Problem to work on:
Can you recast the lines below, starting at the line that has "How much distance" and running through the last line, as a two-column CSV with columns "query" and "response", one row per request? Put each field in quotes and turn any line breaks into spaces.

[Collection entries]
[Begin]

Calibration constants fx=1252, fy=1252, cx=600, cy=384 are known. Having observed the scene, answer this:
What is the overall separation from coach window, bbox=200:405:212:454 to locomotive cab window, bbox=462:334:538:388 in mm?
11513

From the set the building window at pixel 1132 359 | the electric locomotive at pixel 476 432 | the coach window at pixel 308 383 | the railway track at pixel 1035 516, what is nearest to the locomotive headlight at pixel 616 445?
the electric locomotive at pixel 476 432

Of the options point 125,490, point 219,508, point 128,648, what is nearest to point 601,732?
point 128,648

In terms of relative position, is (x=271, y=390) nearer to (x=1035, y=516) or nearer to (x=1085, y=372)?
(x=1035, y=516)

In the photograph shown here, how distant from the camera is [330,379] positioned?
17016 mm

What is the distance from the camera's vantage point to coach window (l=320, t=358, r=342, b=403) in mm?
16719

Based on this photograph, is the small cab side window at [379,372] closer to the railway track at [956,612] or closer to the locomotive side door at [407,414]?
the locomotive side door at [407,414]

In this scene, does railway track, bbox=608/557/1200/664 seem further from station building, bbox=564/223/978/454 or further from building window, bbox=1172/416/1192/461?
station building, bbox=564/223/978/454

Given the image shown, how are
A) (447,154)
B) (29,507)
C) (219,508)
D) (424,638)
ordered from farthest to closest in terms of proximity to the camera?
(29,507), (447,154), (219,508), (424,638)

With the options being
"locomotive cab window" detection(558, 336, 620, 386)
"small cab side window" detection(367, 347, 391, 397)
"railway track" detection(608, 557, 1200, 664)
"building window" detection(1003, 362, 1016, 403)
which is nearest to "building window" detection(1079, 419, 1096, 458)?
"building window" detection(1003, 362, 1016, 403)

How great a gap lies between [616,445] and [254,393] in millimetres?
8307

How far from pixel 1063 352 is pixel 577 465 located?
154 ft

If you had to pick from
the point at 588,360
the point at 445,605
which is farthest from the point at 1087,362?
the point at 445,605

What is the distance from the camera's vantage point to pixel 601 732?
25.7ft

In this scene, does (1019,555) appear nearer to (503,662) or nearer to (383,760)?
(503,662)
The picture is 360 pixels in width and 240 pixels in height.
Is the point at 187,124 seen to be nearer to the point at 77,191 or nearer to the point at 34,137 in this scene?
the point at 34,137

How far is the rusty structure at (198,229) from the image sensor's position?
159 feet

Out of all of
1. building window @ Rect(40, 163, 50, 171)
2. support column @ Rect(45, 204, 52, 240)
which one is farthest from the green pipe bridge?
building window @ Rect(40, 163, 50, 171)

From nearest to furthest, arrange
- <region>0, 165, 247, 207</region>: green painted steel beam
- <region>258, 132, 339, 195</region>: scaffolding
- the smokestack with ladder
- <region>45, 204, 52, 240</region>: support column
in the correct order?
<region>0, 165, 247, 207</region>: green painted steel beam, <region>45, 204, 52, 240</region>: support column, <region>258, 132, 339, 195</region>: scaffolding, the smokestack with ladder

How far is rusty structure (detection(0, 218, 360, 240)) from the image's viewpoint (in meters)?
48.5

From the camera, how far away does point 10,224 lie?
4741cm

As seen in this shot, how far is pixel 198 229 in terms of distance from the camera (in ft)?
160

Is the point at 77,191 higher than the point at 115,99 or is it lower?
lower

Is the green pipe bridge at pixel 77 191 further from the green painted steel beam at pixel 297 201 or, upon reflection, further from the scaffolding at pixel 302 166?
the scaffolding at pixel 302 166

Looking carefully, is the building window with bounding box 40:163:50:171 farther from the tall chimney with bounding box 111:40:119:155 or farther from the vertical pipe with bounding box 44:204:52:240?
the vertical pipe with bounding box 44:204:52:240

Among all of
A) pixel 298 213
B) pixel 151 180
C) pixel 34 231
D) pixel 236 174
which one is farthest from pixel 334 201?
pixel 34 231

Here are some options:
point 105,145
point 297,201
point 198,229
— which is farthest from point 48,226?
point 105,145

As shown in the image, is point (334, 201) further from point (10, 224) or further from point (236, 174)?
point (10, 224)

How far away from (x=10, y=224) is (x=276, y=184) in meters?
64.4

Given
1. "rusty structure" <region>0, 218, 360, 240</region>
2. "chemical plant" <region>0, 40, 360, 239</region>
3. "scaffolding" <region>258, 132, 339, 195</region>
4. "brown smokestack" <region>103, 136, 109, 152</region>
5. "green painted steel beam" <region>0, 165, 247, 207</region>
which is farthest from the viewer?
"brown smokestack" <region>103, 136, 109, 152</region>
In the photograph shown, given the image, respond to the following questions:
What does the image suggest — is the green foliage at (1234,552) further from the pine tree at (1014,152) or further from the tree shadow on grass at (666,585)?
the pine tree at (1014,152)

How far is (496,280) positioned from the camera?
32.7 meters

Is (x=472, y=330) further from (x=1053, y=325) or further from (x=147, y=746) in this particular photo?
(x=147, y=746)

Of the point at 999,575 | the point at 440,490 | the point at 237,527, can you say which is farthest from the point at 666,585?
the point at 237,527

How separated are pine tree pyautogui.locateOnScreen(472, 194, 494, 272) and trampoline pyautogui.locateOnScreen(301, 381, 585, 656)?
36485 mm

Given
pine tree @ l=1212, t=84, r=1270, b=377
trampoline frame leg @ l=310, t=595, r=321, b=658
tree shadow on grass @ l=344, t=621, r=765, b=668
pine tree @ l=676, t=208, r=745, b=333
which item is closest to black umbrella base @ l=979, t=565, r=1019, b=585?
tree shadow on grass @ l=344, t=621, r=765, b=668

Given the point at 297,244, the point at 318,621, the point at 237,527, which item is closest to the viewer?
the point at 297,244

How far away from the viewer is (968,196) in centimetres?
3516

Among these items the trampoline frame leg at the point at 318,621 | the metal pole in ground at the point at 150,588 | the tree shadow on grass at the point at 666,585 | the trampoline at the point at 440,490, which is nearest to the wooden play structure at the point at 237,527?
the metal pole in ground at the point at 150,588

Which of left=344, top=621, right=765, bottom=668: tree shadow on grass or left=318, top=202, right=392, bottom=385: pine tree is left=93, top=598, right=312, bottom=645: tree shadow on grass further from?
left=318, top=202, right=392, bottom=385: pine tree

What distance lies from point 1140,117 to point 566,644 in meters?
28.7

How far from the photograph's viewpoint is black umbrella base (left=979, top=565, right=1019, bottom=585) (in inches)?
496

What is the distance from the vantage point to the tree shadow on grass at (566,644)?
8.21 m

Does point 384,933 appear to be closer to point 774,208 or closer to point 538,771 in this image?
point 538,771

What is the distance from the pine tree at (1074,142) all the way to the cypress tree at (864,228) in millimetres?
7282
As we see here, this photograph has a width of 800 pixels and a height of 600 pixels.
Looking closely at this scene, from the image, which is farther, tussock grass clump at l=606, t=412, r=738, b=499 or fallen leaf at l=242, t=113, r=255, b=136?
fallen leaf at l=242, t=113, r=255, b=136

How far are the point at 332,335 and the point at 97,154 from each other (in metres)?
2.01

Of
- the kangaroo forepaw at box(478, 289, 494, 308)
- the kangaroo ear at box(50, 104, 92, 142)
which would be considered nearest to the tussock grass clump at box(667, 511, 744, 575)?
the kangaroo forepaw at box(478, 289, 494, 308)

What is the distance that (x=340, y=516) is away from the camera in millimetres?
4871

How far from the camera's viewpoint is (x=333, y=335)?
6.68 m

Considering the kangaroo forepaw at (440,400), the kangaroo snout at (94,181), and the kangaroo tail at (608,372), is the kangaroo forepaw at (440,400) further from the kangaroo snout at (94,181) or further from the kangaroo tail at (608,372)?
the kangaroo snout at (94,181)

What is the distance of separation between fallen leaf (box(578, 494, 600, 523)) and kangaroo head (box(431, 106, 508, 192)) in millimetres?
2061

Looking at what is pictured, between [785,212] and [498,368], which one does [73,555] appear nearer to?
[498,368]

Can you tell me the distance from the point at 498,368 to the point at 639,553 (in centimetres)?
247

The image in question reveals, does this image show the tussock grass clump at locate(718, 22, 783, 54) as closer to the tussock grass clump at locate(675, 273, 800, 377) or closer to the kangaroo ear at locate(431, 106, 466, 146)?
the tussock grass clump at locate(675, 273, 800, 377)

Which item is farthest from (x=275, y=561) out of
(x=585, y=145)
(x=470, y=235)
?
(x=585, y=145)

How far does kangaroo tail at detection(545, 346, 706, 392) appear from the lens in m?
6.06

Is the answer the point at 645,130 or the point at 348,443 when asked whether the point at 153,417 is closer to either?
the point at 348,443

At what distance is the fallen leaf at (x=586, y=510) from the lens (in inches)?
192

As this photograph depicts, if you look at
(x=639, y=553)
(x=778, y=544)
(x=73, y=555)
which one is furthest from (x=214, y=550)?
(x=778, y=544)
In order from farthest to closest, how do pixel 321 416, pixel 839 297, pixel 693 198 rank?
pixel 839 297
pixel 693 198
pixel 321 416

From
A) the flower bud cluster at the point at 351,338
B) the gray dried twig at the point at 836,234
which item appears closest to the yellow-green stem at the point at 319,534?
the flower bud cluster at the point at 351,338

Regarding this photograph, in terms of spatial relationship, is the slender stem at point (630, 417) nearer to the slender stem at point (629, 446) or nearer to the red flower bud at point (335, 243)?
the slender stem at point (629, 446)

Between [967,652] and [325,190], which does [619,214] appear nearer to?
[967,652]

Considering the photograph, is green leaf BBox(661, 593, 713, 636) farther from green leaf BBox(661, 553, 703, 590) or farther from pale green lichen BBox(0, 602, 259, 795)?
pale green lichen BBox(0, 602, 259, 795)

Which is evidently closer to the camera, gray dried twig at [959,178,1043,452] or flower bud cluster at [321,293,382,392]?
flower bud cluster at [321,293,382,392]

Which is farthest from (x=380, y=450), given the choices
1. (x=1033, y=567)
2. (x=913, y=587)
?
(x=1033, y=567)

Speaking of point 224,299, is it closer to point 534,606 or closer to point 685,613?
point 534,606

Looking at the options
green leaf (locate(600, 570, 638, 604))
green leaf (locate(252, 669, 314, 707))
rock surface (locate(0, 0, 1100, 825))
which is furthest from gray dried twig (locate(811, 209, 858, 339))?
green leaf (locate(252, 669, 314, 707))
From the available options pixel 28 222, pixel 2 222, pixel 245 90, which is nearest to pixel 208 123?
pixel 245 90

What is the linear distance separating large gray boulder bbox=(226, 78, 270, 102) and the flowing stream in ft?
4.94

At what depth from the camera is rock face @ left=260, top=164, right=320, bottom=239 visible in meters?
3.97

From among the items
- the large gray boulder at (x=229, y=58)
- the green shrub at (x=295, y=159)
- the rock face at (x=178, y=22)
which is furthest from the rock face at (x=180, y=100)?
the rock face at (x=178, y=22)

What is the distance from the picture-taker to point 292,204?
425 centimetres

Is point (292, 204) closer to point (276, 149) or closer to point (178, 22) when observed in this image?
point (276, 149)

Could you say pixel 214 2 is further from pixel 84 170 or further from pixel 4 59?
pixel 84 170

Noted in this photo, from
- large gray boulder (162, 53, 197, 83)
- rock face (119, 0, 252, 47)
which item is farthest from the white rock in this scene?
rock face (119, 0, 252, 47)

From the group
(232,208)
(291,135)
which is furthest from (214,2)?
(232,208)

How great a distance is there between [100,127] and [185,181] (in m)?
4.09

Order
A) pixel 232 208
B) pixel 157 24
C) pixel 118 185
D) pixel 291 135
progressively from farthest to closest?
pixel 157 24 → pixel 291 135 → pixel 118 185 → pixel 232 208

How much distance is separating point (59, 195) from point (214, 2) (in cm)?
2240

[End]

Final result:
query,response
"How much distance is separating point (59, 195) from point (214, 2) (in cm)?","2240"